I actually completely stand by what Krista Scott-Dixon told me in her interview because her generalizable message–valuing creativity, valuing the body, valuing escaping a toxic environment–is something I wanted all my readers to hear. But of course, her own career path (as with anybody else’s) is completely unique, comprised of a constellation of experiences, supports, personality traits, networks, brain chemistry, etc. Her decisions are specific to her and are not at all generalizable. But a lot of what she said was generalizable, and eminently valuable.

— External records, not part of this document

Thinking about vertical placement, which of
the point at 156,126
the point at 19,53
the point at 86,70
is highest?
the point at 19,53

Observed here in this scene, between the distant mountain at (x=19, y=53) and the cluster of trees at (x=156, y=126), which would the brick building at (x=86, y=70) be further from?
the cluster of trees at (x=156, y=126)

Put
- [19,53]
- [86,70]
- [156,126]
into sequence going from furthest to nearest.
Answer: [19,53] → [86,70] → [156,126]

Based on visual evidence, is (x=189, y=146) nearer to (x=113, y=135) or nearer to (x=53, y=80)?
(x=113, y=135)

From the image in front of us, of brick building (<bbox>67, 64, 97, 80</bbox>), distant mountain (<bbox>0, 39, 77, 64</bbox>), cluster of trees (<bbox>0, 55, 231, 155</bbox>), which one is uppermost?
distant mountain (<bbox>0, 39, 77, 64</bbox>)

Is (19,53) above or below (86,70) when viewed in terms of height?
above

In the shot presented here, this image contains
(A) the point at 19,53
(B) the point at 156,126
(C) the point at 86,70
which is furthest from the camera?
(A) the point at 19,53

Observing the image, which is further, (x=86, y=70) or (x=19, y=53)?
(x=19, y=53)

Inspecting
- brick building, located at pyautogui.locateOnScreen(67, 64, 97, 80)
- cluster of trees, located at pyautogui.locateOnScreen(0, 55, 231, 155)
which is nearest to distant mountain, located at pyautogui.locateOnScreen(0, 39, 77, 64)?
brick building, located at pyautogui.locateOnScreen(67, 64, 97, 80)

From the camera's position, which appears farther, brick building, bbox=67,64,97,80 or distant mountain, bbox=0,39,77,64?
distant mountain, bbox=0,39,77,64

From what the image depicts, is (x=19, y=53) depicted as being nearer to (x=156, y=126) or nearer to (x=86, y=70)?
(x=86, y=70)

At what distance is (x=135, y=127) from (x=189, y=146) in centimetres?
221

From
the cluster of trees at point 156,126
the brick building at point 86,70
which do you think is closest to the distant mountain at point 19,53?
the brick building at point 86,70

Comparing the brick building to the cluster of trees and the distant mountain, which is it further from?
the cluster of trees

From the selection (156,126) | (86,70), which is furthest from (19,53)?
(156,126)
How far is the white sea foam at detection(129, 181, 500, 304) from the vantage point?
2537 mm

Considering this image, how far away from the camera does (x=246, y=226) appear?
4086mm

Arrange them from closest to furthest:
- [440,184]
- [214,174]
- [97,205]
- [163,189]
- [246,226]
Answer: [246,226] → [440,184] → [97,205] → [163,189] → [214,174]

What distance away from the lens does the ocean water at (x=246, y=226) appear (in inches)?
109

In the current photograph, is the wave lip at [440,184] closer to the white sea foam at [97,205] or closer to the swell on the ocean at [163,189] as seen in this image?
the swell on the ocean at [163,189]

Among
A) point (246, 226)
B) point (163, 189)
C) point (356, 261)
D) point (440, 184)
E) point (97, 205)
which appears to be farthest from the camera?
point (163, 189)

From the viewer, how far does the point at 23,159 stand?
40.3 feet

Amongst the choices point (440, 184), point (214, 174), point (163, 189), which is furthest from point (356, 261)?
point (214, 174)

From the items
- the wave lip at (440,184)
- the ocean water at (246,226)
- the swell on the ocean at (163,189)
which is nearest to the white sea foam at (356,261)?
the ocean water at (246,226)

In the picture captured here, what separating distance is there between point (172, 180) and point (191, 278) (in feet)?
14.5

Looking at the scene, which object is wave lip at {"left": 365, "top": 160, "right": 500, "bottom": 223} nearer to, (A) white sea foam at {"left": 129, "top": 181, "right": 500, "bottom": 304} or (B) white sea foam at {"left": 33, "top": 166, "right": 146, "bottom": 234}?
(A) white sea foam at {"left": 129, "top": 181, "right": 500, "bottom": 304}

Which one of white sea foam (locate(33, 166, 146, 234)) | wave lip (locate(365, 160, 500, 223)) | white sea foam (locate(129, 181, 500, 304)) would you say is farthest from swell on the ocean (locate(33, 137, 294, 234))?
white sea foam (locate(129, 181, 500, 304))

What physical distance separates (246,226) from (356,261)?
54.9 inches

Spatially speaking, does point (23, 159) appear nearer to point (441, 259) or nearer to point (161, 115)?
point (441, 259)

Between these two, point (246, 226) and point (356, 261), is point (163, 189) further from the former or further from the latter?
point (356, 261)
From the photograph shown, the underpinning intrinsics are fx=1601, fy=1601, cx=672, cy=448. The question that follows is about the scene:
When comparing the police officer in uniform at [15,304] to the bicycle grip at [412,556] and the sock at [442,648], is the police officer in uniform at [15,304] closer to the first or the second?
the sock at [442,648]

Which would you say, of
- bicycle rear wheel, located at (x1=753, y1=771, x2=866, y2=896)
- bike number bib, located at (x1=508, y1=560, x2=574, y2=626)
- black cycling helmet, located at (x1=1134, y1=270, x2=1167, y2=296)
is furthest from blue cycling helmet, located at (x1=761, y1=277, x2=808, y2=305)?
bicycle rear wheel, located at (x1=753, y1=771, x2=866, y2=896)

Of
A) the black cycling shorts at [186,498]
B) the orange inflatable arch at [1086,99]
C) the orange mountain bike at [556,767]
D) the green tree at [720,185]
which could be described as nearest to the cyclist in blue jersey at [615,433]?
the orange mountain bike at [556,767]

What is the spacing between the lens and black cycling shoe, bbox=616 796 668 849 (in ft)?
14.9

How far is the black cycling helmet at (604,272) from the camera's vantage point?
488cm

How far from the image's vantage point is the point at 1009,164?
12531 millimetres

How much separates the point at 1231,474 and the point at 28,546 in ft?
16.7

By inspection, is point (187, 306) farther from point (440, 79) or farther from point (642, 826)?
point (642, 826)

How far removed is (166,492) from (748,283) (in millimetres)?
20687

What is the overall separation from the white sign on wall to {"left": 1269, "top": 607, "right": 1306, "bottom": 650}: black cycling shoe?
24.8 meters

So, I was absolutely invoking her authority, as you say, as someone who successfully transitioned out of a PhD, and into doing different kinds of projects as a self-employed person (Ed-in-Chief of Spezzatino, Research Director of Precision Nutrition, Head Mistress at Stumptuous, etc.). There are all kinds of take-away ideas tucked into her story about having the gumption to start up a non-profit and develop a magazine that raises funds for the non-profit, but one of those take-away ideas is not “Develop your career by launching a non-profit and an accompanying fundraising mag!” Rather, I thought the message was about how scary and gratifying doing what you love can be; how it might take time to figure out what you want to do with your career/life after academia; how you might not realize how toxic grad school can be until you’ve left, etc.
Not everyone can do what Krista did. And that’s why I interviewed lots of other people, including those who were facing major debt loads, feeling suicidal, feeling desparate, feeling isolated. And that’s why I have written–especially in my more recent columns at Inside Higher Ed–about how much harder it is for people who don’t have a partner or partner or someone financially supporting them to do this massive career/life change. So, in response to your final question, almost no one can become self-employed when they are desparate and broke. That would be a terrible idea. But that doesn’t make anything that Krista said any less vital. It just makes her choice of career path a terrible one for people who are not in her shoes.
Finally, regarding your question, “Is there any actual job Krista can think of where a humanities PhD is the most effective way to get hired?” Your intense frustration and anger here is palpable. And I think most of the humanities PhDs I’ve interviewed would say that their degree was not at all the most effective way to get hired. I think they would say, though, they were surprised at how much the skills they cultivated served them. But I don’t think anyone around here is saying, “Getting a PhD leads to a great job!” What I am saying, and what this blog is about, is, “Getting a PhD doesn’t have to be a barrier to getting a great job!”
I guess what I’m trying to say is that I believe Krista’s life narrative has a lot of useful nuggets in it, even for those who couldn’t/wouldn’t/shouldn’t choose the path that she’s taken.